◆ **What is required**:
Can you rewrite the passage of the Abehsera piece from "The lesson was" to "everything in between.", putting "stew" in place of "soup"?

◆ **Selected excerpt**:
------------

He sits down with Abehsera and asks him this question: How do you get these kids? How do you convince them? How do you hold them?
Abehsera's response was immediate. He slapped Weinberg across the face*. "Stupid!" Abehsera shouted, "I don't "get" these people. These people are my friends!" Abehsera was absolutely serious. These people, every one of them, was his friend.
Abehsera then explained to a shocked Weinberg what should be obvious to anyone but is not. Manipulation is immoral. It only works in the short term. And God does not manipulate. Neither should we.
The lesson was lost on Weinberg and his fellow kiruv professionals. It was lost on much of Chabad, as well.
Abehsera and his wife run an open house. People drop by at all hours of the day and often of the night as well. Somehow, there is always soup on the stove, always another bowl, another piece of bread. More importantly, there's always a seat at the table. Abehsera has friends who went from being atheists 30 years ago to being Orthodox rabbis today. He also has friends who are still atheists. And everything in between.

------------

◆ **Provided material**:

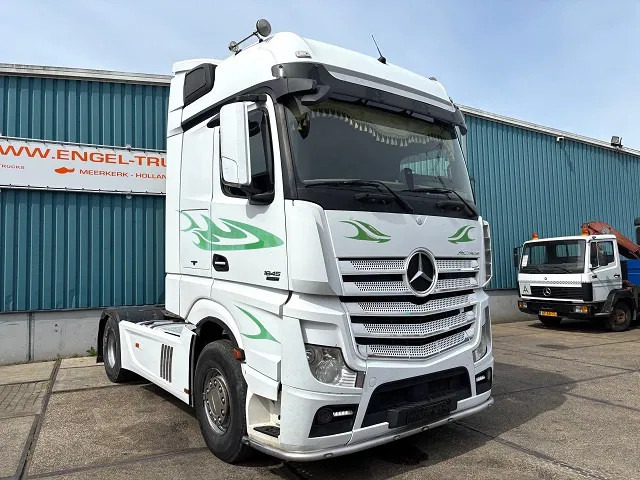Mercedes-Benz Actros 1845 LS BIGSPACE (RETARDER / EURO 5 / TELLIGENT GEARBOX / FULL SPOILERSET / 2x DIESELTANK / AIRCONDITIONING) - Gjysmë-kamion: foto 2 Mercedes-Benz Actros 1845 LS BIGSPACE (RETARDER / EURO 5 / TELLIGENT GEARBOX / FULL SPOILERSET / 2x DIESELTANK / AIRCONDITIONING) - Gjysmë-kamion: foto 2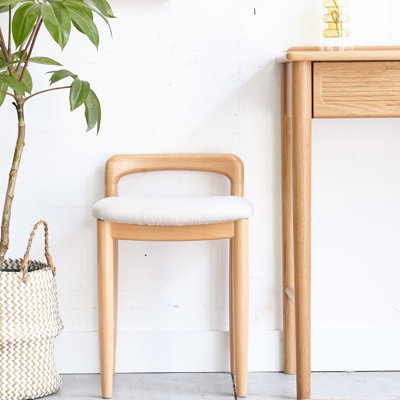 Tabouret de maquillage carré en chêne naturel pour la chambre à coucher et la salle à manger, apparence simple, doublure en tissu, rembourrage en tissu, facile à monter, largeur de 14,8 po, banc de lit de 9,35 lb de poids doux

------------

◆ **Task result**:
The lesson was lost on Weinberg and his fellow kiruv professionals. It was lost on much of Chabad, as well.
Abehsera and his wife run an open house. People drop by at all hours of the day and often of the night as well. Somehow, there is always stew on the stove, always another bowl, another piece of bread. More importantly, there's always a seat at the table. Abehsera has friends who went from being atheists 30 years ago to being Orthodox rabbis today. He also has friends who are still atheists. And everything in between.